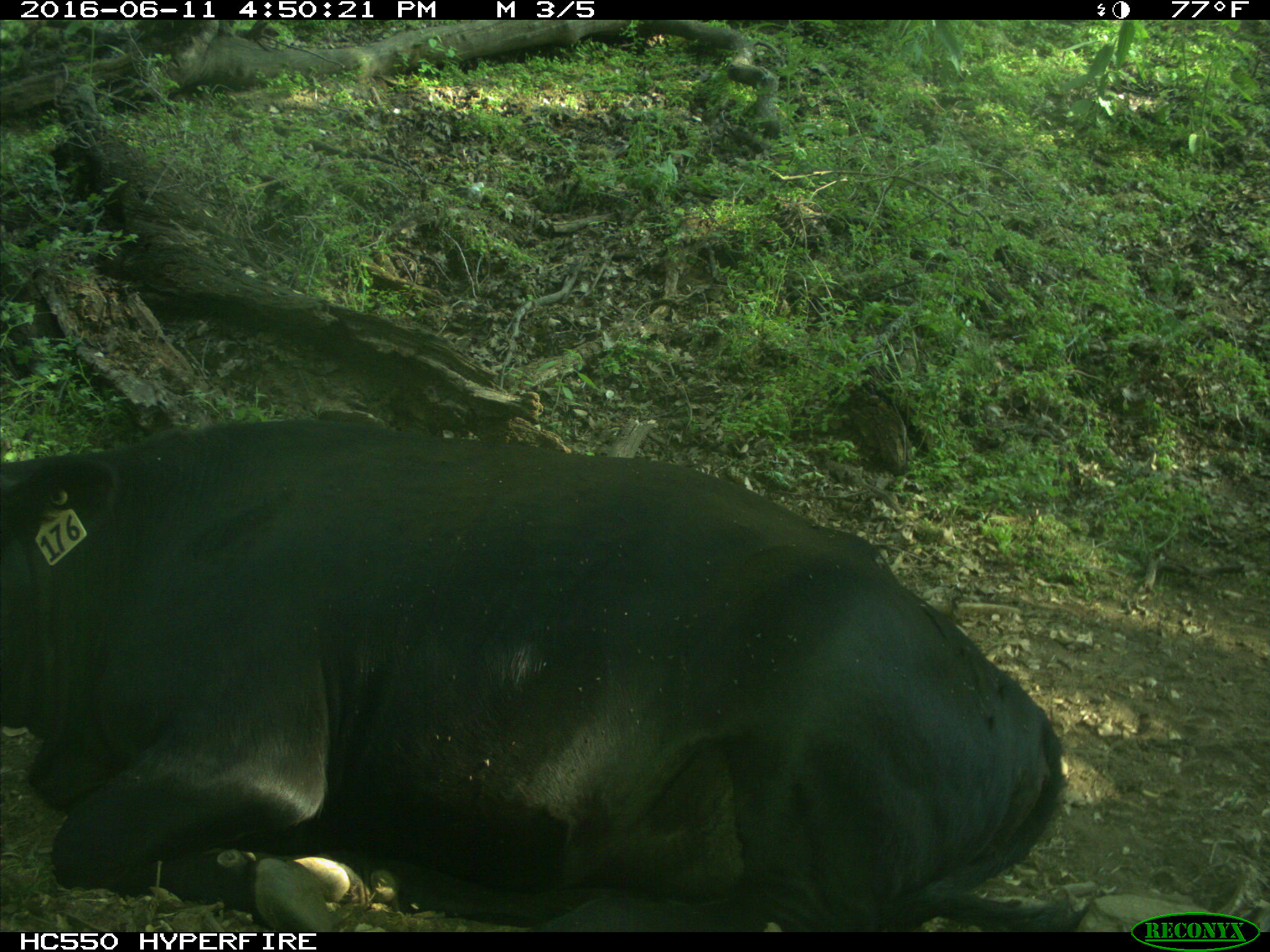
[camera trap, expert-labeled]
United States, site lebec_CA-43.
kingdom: Animalia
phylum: Chordata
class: Mammalia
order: Artiodactyla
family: Bovidae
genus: Bos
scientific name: Bos taurus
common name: domestic cow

Directions: The answer must consist of the entries above, reproduced word for word, without any pictures.

Worked solution:
[camera trap, expert-labeled]
United States, site lebec_CA-43.
kingdom: Animalia
phylum: Chordata
class: Mammalia
order: Artiodactyla
family: Bovidae
genus: Bos
scientific name: Bos taurus
common name: domestic cow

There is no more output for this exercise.